TASK OBJECTIVE: I need each line of the entries below that includes the string "vector".

Items from a dataset:
== Segment start ==
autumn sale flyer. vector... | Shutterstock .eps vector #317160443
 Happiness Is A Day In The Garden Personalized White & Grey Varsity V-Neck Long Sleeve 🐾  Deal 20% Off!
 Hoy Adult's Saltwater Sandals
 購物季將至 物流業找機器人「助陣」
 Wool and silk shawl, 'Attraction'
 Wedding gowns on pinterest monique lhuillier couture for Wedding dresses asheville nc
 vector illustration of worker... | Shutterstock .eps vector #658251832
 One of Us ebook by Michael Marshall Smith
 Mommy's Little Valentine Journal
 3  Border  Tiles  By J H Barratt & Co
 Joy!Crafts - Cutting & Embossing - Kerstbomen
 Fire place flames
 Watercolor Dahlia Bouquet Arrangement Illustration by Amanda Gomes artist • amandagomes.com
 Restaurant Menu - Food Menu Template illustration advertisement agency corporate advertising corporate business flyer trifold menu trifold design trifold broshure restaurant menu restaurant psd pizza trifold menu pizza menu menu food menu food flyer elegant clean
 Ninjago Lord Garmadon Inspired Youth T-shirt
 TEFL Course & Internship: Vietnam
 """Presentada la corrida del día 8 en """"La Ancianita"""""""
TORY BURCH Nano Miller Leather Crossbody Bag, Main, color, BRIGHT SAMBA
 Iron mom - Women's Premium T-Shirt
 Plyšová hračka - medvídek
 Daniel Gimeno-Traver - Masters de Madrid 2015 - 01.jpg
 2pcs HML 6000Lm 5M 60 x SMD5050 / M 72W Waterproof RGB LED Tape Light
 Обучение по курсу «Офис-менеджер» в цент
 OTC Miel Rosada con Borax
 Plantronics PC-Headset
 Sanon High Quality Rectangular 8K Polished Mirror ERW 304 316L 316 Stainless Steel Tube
== Segment end ==
OUTPUT OF THE EXERCISE:
autumn sale flyer. vector... | Shutterstock .eps vector #317160443
 vector illustration of worker... | Shutterstock .eps vector #658251832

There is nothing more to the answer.